* [QUESTIONS TO ANSWER]:
1. Repeat verbatim the portion of the cirrhosis case that opens with the words containing "Elena Vasquez is" and closes with "crystalloid is underway.".
2. Write the next part of the cirrhosis case, picking up after its final sentence.

* [PASSAGE SHOWN]:
|---|

Elena Vasquez is a 62-year-old woman with known hepatitis C cirrhosis (Child-Pugh B, MELD-Na 18) brought by EMS after her family found her vomiting large amounts of bright red blood. She is pale, diaphoretic, and anxious. Exam: scleral icterus, spider angiomata across the anterior chest, abdominal distension with shifting dullness, and caput medusae visible at the abdominal wall.
Two large-bore IVs are established. NGT returns bright red blood. You suspect acute variceal hemorrhage. Blood is typed and crossed. Resuscitation with crystalloid is underway.
Nursing alerts you: new fever and worsening abdominal distension. You perform diagnostic paracentesis at the bedside.
Paracentesis result: PMN count 310 cells/mm³ (SBP threshold: ≥250). Protein 0.5 g/dL. LDH normal. Culture pending.
Social work reveals: Ms. Vasquez has been drinking 12–14 standard drinks per day for the past 3 years on top of her HCV cirrhosis. No active GI bleeding. No active infection (SBP responding to cefotaxime). No worsening renal failure.
Ms. Vasquez has improved substantially. Encephalopathy resolved (oriented ×3, no asterixis). Creatinine 1.1 mg/dL. Prednisolone started day 4. Enteral nutrition via NGT running at goal since day 5. Transfer to step-down is being planned.
This morning: new right upper quadrant pain (8/10), rigors, and deepening jaundice. Bilirubin has risen again from its nadir.
RUQ ultrasound: dilated common bile duct 14 mm (normal ≤6 mm). Ms. Vasquez is now hypotensive, febrile, jaundiced, and newly lethargic — a change from her baseline this morning.
Ms. Vasquez presented with simultaneous variceal hemorrhage, SBP, and incipient HRS — a cascade that requires parallel, time-sequenced intervention. Each wrong decision in this case made the next problem harder to manage.
Variceal Hemorrhage: Octreotide (not vasopressin) is first-line. Ceftriaxone is added not just for infection prophylaxis but also independently reduces re-bleeding. Restrictive transfusion (Hgb 7–8 g/dL) — counterintuitive but mechanistically correct: the portal venous system has no valves, and over-transfusion raises portal pressure.

|---|

* [DATA EXCERPTS]:
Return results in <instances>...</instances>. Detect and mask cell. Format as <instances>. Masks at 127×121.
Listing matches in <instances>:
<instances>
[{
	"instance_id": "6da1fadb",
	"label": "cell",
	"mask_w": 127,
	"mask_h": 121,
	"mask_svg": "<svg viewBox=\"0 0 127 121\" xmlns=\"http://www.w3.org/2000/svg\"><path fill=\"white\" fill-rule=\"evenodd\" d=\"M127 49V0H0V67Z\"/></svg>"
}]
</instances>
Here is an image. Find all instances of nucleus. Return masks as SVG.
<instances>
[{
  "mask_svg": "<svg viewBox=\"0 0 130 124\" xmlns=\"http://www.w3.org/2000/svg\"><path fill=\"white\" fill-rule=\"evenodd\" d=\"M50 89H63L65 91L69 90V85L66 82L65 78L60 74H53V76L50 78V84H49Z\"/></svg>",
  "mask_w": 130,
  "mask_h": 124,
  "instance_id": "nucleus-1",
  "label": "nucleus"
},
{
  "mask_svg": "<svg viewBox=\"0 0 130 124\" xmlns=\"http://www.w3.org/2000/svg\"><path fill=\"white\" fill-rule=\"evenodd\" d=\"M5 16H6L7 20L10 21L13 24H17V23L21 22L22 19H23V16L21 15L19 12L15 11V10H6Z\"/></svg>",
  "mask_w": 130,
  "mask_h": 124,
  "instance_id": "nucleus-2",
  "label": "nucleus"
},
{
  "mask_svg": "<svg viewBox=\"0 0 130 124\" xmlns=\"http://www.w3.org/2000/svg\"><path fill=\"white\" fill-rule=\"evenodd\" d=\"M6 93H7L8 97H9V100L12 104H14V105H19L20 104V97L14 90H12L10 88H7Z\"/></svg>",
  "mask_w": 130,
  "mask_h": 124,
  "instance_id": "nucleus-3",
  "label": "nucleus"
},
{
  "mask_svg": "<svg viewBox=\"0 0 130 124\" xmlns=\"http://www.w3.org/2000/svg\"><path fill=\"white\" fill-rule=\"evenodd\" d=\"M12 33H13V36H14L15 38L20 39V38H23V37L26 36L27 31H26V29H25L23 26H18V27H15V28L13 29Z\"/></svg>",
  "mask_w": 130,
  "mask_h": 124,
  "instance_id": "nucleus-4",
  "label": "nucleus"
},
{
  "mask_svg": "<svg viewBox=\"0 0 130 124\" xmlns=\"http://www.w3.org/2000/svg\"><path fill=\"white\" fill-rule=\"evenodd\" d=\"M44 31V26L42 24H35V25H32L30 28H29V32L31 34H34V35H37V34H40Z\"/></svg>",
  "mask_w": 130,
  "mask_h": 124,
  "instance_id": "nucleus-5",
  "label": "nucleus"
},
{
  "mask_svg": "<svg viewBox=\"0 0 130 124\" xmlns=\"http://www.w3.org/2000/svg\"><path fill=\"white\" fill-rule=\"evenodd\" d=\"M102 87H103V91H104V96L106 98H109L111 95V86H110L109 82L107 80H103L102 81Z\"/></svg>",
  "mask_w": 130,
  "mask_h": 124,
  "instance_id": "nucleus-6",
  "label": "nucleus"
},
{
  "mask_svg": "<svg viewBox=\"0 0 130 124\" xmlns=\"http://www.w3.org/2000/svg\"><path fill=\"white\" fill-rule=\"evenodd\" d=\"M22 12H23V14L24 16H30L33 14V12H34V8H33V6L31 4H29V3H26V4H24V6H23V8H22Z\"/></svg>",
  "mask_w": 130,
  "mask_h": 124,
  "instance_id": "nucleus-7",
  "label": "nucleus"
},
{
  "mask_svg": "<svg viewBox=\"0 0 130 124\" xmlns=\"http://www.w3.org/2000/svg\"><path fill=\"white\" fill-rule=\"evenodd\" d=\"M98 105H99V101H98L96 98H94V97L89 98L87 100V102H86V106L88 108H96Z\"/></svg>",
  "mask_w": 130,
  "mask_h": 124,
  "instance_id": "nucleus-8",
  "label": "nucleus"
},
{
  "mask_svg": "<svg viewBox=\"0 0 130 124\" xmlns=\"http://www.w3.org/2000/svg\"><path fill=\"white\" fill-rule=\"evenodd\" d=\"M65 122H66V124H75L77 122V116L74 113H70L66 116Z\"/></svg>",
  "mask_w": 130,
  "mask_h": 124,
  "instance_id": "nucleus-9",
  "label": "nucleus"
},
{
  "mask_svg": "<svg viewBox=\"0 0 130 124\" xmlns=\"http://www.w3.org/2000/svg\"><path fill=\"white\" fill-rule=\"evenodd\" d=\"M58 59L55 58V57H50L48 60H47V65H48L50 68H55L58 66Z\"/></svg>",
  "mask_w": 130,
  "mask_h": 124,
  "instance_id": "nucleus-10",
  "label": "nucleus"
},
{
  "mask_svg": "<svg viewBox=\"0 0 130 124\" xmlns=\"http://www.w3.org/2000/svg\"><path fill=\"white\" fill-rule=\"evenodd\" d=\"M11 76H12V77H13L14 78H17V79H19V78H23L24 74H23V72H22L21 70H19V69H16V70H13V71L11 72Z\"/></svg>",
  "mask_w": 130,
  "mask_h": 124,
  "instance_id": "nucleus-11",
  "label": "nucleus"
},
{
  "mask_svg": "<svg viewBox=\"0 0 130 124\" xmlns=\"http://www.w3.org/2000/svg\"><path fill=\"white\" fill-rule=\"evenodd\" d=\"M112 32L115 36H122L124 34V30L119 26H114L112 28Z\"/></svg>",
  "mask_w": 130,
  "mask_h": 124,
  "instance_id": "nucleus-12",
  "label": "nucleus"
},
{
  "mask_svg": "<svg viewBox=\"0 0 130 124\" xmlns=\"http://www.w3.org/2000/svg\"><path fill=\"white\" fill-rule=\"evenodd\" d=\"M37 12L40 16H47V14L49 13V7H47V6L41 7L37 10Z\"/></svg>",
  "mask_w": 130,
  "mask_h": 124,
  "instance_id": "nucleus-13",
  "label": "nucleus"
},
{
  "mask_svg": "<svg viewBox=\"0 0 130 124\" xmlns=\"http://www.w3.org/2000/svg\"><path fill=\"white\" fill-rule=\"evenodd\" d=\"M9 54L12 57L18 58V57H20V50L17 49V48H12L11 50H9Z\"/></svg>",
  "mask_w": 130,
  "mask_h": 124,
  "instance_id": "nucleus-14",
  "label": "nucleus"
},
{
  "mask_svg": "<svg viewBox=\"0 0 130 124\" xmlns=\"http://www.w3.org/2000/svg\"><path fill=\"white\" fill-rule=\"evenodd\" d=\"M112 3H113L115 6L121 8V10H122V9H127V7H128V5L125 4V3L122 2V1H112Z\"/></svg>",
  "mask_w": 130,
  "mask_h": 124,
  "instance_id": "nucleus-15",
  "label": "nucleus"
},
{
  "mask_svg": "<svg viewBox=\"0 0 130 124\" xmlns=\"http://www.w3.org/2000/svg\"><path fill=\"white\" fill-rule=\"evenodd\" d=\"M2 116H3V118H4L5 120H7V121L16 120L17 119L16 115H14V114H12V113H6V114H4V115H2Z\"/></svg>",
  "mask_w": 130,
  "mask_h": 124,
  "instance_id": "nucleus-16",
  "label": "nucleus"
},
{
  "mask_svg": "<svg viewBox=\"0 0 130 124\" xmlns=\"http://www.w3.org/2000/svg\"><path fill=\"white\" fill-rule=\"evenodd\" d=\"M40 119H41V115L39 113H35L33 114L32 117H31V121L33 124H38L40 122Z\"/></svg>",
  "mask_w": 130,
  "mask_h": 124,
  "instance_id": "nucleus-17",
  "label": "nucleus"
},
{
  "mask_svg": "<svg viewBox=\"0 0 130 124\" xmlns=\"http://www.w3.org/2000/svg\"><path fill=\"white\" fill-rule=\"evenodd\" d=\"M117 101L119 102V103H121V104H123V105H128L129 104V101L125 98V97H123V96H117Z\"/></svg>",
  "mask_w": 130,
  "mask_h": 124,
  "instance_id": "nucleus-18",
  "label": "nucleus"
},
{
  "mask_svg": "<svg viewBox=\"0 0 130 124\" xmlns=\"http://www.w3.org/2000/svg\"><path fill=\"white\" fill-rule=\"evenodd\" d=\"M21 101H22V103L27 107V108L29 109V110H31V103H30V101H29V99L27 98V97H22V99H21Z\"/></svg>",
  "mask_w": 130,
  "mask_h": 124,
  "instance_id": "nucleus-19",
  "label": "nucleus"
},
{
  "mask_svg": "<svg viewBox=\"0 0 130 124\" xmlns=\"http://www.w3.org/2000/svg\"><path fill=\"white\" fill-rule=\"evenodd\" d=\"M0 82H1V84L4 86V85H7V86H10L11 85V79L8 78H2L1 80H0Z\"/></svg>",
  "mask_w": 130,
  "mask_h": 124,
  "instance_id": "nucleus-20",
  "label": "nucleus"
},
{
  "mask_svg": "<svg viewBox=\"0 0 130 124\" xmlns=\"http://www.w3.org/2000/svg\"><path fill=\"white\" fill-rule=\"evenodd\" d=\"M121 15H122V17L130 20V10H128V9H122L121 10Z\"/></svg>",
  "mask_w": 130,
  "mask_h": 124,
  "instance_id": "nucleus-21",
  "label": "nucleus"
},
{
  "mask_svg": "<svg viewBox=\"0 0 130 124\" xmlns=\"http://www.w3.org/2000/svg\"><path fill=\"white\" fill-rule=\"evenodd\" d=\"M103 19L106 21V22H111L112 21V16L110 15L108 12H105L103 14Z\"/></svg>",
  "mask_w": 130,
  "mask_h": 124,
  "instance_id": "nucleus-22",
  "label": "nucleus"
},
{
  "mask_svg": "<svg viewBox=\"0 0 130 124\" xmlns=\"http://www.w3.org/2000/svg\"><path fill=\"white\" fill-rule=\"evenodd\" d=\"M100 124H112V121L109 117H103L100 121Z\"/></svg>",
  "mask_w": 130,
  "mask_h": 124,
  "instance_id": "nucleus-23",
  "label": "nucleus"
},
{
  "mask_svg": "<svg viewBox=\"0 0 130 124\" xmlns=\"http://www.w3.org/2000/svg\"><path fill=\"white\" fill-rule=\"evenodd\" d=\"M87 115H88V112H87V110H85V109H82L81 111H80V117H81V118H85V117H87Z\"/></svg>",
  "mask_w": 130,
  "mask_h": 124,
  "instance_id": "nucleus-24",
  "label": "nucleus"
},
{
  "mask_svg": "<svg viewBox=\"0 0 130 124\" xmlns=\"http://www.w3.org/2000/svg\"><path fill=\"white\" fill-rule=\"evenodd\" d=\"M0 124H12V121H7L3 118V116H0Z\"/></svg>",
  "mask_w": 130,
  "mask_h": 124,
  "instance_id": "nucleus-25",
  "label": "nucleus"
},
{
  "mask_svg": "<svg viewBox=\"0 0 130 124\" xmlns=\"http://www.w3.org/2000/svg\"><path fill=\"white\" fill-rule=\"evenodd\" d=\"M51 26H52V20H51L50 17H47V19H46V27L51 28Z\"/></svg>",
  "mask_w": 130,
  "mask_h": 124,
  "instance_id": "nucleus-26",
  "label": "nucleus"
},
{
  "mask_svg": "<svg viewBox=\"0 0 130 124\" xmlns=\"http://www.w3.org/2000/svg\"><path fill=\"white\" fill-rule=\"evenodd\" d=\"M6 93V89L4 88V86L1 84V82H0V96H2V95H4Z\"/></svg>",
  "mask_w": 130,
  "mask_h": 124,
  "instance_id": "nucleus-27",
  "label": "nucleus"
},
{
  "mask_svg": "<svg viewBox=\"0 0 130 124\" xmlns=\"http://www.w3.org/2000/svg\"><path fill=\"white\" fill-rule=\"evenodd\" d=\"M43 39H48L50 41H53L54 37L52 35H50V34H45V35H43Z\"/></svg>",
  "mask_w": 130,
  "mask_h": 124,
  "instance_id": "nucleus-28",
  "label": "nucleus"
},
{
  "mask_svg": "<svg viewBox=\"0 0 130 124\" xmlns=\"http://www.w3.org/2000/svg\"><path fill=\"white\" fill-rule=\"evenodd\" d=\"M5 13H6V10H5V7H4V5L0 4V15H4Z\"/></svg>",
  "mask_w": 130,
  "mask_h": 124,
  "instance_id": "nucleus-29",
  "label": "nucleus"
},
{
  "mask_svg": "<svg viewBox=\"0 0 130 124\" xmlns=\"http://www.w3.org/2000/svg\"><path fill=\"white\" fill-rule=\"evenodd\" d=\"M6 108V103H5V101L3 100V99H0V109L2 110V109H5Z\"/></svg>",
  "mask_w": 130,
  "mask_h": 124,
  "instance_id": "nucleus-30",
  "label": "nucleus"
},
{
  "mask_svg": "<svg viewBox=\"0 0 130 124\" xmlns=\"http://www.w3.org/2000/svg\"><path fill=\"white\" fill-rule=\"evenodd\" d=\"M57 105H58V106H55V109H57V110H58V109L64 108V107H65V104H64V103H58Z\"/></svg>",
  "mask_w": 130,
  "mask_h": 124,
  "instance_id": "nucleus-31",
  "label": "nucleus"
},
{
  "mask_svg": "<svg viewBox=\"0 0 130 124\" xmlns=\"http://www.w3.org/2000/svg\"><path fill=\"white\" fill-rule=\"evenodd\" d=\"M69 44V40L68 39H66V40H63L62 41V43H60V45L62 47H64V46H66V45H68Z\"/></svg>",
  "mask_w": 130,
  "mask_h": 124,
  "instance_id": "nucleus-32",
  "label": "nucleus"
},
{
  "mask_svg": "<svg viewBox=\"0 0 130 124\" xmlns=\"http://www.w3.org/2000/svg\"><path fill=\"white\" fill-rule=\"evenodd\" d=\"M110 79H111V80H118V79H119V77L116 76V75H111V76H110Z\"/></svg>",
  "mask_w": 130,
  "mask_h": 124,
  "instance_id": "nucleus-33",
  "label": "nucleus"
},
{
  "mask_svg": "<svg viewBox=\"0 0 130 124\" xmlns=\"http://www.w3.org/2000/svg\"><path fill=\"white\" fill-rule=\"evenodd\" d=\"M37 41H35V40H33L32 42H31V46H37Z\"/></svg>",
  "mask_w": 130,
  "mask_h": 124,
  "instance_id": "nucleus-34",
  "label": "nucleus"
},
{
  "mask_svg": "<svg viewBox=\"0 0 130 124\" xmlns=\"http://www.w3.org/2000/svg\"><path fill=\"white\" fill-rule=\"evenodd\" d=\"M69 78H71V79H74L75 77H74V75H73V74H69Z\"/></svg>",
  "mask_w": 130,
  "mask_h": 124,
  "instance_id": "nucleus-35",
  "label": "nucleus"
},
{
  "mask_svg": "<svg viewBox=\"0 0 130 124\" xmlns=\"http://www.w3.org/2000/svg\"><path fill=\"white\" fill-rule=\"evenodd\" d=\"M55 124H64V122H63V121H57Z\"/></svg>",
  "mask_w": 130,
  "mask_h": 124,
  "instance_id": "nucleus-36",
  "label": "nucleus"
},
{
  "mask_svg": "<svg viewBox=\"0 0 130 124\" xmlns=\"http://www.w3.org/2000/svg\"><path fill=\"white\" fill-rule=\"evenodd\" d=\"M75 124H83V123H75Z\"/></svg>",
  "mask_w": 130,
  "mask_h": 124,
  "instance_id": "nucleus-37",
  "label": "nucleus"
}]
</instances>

|---|

* [ACTIVITY ANSWERS]:
1.
Elena Vasquez is a 62-year-old woman with known hepatitis C cirrhosis (Child-Pugh B, MELD-Na 18) brought by EMS after her family found her vomiting large amounts of bright red blood. She is pale, diaphoretic, and anxious. Exam: scleral icterus, spider angiomata across the anterior chest, abdominal distension with shifting dullness, and caput medusae visible at the abdominal wall.
Two large-bore IVs are established. NGT returns bright red blood. You suspect acute variceal hemorrhage. Blood is typed and crossed. Resuscitation with crystalloid is underway.

2.
SBP: PMN ≥250 = diagnosis. Cultures are irrelevant to the decision to treat. Albumin (1.5 g/kg day 1 + 1 g/kg day 3) is not optional — it prevents HRS and reduces 3-month mortality ~30%.
HRS-AKI: After failed albumin challenge with no other AKI explanation, start terlipressin. Terlipressin partially reverses splanchnic vasodilation — the fundamental mechanism of functional renal failure in cirrhosis. Dialysis is a bridge; it is not treatment.
Hepatic Encephalopathy: West Haven Grade 2 = disorientation + asterixis. Grade 3 = somnolent. Lactulose is first-line. Protein restriction is a disproven myth — adequate protein (1.2–1.5 g/kg/day) is essential and does not worsen HE.
Alcoholic Hepatitis: MDF = 4.6 × (PT − control PT) + bilirubin. MDF ≥32 = severe; consider prednisolone 40 mg/day × 28 days. Assess response at day 7 with Lille Score — if Lille >0.45, stop steroids.
Nutrition: Enteral > parenteral always in liver failure. EN maintains gut barrier integrity. Protein restriction worsens sarcopenia and prognosis.
Ascending Cholangitis: Reynolds pentad (Charcot's triad + hypotension + altered mentation) = severe suppurative cholangitis = biliary emergency. Urgent ERCP within 24 hours. Do not schedule "elective" ERCP for a patient in septic shock.